◆ **TASK INSTRUCTIONS**
Only the run of lines from the one containing "In this context, is" through the last line should be returned, exactly as written.

--

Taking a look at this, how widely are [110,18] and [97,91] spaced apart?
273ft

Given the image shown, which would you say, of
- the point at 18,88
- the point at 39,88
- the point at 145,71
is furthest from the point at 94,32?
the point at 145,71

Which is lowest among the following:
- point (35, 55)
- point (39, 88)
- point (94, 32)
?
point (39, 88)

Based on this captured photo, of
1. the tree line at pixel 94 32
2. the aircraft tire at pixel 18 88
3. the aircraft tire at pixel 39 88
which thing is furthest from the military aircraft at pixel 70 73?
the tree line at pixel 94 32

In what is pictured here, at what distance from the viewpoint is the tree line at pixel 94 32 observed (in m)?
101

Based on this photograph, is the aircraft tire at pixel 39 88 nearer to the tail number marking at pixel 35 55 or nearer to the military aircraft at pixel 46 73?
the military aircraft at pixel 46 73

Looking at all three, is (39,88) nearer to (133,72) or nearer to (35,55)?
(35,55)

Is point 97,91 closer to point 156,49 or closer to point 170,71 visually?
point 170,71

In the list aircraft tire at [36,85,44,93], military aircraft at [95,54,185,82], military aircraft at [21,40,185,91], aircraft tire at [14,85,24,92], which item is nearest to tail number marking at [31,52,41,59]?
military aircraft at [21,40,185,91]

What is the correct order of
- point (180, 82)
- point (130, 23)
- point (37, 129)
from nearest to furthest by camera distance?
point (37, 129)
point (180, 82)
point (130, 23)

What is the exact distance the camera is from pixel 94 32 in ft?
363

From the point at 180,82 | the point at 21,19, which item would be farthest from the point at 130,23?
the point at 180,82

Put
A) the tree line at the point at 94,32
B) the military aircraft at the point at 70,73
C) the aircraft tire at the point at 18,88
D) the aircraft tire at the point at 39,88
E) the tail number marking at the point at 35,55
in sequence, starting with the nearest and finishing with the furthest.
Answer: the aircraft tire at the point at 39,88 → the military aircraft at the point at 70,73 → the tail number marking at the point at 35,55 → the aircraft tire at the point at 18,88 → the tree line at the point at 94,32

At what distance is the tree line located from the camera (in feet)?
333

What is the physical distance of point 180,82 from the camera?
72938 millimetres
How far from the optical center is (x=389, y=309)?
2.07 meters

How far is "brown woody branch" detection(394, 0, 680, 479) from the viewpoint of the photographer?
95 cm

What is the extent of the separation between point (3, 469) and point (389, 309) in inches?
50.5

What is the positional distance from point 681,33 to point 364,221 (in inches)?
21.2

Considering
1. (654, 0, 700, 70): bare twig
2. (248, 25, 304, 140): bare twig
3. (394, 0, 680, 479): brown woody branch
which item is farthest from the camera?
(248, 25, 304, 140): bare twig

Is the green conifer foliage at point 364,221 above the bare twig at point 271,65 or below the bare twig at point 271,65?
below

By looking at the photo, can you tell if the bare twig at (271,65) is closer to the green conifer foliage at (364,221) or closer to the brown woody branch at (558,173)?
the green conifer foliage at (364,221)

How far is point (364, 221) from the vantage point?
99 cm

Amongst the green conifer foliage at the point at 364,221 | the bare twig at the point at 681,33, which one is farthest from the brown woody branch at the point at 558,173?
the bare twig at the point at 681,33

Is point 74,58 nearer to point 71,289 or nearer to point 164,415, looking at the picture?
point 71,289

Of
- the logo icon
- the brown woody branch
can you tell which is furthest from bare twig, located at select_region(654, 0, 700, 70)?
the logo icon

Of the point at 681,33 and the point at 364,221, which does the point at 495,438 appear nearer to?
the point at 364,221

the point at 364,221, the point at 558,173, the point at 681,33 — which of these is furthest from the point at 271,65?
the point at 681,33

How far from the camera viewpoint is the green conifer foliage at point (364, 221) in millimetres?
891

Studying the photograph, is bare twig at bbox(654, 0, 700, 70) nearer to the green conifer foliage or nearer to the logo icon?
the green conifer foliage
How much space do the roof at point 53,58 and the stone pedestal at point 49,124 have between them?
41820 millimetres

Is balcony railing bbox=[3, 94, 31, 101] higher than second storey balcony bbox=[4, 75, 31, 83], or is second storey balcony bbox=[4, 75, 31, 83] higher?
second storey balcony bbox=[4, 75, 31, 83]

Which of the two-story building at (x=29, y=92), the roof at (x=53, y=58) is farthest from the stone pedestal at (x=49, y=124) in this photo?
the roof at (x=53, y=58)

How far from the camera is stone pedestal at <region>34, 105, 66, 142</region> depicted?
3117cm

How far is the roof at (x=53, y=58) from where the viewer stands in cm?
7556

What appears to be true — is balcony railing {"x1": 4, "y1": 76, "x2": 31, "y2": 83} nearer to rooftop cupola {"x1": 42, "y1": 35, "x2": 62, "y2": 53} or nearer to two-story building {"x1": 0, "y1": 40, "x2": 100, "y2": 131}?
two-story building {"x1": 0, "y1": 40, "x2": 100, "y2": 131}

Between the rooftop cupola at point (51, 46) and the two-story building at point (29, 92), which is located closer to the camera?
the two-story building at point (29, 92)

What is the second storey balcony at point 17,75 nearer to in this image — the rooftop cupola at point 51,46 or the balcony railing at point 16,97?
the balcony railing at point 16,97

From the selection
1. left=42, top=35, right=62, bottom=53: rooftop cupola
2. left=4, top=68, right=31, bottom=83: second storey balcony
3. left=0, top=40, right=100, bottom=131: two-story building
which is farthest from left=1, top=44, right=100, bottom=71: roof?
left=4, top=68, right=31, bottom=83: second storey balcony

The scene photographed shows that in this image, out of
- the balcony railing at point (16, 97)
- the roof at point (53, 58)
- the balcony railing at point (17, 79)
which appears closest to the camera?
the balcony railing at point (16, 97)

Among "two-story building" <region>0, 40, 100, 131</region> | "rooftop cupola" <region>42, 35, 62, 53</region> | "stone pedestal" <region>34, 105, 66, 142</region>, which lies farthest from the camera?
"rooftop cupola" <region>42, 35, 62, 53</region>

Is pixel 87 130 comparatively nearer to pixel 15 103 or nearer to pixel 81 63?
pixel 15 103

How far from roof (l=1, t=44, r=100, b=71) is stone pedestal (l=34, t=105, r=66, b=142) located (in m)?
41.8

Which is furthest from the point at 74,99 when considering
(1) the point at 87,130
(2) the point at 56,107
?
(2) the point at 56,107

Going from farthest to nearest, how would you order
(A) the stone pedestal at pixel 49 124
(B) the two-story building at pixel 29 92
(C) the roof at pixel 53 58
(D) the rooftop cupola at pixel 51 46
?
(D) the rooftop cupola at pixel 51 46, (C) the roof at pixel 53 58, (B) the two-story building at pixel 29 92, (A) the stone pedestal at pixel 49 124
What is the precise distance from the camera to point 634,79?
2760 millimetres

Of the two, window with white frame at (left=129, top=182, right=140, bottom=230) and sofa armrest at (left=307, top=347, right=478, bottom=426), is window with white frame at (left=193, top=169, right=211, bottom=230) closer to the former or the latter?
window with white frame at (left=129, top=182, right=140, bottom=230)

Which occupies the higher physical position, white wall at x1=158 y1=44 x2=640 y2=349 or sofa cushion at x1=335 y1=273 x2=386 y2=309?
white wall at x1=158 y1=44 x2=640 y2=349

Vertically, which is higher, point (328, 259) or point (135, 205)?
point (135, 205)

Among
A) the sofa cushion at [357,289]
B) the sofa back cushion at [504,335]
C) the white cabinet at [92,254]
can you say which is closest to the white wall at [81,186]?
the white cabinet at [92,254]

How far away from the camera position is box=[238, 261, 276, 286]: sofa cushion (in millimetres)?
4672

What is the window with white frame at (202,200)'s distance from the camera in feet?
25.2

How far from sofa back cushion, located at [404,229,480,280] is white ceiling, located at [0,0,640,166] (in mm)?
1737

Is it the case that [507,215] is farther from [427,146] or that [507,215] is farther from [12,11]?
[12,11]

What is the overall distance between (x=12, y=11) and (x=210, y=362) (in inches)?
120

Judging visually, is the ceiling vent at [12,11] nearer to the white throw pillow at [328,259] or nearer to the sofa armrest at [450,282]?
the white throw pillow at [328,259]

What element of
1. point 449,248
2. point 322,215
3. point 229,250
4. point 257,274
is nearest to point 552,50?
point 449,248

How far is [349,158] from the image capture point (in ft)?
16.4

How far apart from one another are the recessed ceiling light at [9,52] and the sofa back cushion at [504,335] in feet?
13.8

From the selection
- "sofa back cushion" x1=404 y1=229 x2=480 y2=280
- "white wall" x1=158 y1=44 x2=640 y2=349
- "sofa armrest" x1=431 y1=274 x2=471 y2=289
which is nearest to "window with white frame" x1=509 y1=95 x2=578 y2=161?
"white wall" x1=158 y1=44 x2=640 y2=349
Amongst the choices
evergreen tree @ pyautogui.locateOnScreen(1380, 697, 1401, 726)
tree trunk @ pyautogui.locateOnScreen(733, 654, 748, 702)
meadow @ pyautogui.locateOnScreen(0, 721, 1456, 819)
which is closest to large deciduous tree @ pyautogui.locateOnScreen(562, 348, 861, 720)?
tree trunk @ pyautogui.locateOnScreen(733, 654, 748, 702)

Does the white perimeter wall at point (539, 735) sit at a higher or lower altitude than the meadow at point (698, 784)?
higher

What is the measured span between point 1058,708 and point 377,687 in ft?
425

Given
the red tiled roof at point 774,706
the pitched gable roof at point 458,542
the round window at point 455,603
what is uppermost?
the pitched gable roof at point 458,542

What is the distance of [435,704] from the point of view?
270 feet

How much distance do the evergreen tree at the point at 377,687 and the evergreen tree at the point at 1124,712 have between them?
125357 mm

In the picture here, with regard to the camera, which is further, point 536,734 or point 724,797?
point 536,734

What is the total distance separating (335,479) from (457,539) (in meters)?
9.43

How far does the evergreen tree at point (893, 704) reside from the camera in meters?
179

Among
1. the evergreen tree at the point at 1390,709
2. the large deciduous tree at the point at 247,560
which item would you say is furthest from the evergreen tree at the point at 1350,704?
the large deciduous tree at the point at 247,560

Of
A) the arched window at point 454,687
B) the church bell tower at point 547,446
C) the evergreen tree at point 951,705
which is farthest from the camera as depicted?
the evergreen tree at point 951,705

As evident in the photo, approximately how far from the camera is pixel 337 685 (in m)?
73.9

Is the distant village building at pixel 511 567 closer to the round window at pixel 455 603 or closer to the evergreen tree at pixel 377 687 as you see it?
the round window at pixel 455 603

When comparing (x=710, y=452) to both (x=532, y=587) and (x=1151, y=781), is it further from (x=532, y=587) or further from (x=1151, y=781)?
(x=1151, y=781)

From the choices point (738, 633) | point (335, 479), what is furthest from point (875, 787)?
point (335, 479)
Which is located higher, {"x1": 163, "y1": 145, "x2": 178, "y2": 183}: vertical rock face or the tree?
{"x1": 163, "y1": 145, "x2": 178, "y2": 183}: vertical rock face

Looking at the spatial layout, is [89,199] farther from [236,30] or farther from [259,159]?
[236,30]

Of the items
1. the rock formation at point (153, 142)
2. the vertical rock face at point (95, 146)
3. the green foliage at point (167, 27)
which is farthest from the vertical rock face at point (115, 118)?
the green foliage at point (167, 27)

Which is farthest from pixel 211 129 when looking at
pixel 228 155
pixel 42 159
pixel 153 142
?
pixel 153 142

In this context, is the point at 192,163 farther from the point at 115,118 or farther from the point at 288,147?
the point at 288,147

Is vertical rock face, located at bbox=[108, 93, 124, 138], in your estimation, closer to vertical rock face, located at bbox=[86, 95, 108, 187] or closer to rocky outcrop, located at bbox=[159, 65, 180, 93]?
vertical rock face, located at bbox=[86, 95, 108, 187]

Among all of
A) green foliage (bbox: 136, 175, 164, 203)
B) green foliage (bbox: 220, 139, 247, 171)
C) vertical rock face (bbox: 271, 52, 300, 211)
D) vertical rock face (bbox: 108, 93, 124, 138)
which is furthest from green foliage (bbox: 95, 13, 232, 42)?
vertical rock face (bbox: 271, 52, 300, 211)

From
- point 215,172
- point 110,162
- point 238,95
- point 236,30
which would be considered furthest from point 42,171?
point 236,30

--

◆ **RESPONSE**
In this context, is the point at 192,163 farther from the point at 115,118 or farther from the point at 288,147?
the point at 288,147

Is vertical rock face, located at bbox=[108, 93, 124, 138], in your estimation, closer to vertical rock face, located at bbox=[86, 95, 108, 187] or closer to rocky outcrop, located at bbox=[159, 65, 180, 93]?
vertical rock face, located at bbox=[86, 95, 108, 187]

Among all of
A) green foliage (bbox: 136, 175, 164, 203)
B) green foliage (bbox: 220, 139, 247, 171)
C) vertical rock face (bbox: 271, 52, 300, 211)
D) vertical rock face (bbox: 108, 93, 124, 138)
which is furthest from green foliage (bbox: 95, 13, 232, 42)?
vertical rock face (bbox: 271, 52, 300, 211)

From
- point 215,172
- point 110,162
- point 238,95
- point 236,30
which would be considered furthest from point 42,171?
point 236,30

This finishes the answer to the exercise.